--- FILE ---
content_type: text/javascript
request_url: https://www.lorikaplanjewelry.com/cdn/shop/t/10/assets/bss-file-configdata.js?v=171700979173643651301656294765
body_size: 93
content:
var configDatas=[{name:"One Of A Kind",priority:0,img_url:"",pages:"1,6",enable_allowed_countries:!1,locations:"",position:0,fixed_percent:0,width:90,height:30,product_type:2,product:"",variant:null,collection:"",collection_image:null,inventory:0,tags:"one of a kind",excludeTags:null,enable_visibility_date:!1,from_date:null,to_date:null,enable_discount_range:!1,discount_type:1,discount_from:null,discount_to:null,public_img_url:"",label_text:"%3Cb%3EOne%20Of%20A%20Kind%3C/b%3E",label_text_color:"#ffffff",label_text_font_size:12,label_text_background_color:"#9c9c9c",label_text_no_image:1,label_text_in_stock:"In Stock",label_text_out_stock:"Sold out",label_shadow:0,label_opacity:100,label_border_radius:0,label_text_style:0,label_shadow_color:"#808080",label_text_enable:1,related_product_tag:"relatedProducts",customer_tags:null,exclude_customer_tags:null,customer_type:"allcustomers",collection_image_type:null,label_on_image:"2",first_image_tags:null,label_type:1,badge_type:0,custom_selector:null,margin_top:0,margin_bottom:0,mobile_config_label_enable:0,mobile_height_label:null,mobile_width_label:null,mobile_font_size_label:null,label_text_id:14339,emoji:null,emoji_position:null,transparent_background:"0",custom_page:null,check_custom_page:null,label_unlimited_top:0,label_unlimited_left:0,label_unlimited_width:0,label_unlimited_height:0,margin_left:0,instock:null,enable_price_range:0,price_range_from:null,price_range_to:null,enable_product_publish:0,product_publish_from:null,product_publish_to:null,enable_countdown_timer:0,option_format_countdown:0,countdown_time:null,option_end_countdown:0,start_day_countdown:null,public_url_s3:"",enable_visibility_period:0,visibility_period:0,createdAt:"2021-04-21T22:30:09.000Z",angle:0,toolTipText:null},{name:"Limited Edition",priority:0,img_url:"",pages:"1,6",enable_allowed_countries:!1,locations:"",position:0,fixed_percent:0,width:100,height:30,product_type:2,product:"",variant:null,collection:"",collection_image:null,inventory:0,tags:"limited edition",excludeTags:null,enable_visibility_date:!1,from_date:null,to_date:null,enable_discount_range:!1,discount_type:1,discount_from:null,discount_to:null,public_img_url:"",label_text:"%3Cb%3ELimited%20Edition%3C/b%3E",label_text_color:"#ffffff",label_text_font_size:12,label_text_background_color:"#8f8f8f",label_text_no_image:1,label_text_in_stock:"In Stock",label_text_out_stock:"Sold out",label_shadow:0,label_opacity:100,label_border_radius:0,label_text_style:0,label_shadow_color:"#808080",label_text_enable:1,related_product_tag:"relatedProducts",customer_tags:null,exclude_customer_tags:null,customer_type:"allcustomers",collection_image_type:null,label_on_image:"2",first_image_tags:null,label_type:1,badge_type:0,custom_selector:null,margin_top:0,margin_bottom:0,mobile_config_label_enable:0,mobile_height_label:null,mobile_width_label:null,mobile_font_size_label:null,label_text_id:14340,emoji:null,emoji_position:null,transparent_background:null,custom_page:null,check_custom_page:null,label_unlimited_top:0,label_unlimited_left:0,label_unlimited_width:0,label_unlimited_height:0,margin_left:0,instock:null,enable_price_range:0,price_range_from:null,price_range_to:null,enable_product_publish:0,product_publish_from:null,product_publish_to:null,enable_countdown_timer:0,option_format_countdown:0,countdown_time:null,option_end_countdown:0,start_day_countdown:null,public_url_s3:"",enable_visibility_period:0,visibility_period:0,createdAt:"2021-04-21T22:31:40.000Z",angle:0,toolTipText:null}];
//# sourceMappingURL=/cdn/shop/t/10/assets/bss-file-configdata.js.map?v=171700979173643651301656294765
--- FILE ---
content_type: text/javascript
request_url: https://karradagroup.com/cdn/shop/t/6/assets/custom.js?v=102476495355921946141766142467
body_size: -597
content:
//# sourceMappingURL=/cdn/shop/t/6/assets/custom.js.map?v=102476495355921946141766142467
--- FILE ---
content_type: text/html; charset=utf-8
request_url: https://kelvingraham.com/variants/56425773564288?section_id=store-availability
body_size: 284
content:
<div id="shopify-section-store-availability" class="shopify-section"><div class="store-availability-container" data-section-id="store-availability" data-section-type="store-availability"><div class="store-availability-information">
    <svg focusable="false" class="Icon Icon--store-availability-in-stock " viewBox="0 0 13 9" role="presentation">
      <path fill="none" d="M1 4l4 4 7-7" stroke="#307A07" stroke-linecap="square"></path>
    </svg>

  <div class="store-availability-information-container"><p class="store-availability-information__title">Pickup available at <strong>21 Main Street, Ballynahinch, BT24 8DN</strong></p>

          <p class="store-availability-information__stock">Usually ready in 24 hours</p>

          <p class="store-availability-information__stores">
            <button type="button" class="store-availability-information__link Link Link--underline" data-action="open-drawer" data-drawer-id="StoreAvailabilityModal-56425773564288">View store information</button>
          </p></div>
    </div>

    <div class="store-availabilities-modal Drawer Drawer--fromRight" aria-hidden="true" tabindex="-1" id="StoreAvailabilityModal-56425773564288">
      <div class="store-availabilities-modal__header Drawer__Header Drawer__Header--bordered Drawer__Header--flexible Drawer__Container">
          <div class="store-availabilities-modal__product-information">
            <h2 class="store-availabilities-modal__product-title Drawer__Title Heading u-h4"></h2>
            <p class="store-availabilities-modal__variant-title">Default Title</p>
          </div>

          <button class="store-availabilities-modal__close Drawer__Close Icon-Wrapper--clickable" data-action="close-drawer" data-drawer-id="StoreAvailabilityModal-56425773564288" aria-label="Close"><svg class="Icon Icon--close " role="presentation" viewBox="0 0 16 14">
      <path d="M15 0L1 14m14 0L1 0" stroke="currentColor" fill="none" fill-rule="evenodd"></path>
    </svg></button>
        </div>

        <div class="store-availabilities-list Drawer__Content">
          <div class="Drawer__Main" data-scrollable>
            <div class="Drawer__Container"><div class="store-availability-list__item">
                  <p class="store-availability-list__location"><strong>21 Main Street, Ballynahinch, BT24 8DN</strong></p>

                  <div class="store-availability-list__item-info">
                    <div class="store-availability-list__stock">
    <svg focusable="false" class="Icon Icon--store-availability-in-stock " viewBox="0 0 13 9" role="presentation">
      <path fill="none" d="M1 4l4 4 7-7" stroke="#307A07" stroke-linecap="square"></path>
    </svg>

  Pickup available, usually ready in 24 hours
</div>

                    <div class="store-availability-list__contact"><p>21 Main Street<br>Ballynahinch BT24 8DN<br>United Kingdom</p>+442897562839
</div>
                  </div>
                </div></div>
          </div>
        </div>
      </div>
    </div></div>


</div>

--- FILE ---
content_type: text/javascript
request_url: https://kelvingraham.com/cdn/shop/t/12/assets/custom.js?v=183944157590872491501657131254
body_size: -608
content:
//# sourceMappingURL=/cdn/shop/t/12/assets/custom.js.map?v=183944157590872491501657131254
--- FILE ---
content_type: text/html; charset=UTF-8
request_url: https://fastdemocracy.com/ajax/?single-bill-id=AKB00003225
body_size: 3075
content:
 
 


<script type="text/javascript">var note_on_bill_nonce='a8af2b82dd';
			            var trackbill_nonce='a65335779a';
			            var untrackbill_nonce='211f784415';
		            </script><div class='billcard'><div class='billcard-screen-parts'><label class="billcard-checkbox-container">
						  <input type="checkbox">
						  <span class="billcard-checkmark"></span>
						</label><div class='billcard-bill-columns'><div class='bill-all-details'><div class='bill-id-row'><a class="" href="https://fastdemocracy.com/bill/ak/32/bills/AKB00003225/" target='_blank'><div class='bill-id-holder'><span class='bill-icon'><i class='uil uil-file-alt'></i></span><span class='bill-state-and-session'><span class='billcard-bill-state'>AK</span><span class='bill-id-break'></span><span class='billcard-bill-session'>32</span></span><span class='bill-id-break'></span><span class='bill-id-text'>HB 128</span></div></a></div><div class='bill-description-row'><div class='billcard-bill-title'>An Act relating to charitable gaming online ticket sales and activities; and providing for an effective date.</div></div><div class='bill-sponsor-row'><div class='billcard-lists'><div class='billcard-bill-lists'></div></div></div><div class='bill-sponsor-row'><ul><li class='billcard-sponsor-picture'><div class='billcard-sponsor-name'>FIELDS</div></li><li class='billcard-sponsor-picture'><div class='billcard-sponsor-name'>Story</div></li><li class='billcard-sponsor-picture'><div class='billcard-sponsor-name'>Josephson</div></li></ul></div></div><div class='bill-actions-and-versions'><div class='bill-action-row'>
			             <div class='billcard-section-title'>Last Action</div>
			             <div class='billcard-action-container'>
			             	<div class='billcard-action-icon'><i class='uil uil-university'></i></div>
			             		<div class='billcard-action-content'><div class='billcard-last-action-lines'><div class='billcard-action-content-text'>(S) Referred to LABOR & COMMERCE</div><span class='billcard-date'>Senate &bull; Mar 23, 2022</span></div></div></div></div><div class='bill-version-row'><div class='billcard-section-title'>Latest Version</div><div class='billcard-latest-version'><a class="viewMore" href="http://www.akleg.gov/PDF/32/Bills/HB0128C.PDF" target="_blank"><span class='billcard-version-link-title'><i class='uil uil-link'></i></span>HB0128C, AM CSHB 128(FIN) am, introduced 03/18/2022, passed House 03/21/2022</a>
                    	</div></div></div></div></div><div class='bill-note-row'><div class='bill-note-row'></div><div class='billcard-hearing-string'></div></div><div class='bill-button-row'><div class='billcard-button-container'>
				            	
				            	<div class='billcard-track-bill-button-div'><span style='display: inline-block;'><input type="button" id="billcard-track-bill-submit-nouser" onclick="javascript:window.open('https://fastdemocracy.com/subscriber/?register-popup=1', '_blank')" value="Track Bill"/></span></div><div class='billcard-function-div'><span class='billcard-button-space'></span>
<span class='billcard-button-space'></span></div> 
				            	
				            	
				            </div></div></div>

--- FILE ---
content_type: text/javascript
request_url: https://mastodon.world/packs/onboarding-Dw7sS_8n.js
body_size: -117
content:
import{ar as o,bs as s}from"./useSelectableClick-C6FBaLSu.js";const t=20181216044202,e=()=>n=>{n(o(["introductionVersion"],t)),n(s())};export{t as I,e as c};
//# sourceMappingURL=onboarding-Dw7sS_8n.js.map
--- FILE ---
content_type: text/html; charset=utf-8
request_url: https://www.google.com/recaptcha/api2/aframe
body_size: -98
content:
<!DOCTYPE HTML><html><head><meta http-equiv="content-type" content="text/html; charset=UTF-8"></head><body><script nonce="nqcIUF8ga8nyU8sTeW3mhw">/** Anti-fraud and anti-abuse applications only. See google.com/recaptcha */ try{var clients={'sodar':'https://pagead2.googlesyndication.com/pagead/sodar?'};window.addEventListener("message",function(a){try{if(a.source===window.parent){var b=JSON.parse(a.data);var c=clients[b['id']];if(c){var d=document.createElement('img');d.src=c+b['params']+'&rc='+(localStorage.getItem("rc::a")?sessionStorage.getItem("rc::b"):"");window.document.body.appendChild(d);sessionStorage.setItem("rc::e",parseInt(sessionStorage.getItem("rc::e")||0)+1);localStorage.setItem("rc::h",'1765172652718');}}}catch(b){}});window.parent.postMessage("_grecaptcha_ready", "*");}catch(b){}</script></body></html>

☆ ☆ ☆ ☆ ☆ ☆ ☆

## Assignment
Gather from the data above every line with the string "StoreAvailabilityModal".

## Answer space
            <button type="button" class="store-availability-information__link Link Link--underline" data-action="open-drawer" data-drawer-id="StoreAvailabilityModal-56425773564288">View store information</button>
    <div class="store-availabilities-modal Drawer Drawer--fromRight" aria-hidden="true" tabindex="-1" id="StoreAvailabilityModal-56425773564288">
          <button class="store-availabilities-modal__close Drawer__Close Icon-Wrapper--clickable" data-action="close-drawer" data-drawer-id="StoreAvailabilityModal-56425773564288" aria-label="Close"><svg class="Icon Icon--close " role="presentation" viewBox="0 0 16 14">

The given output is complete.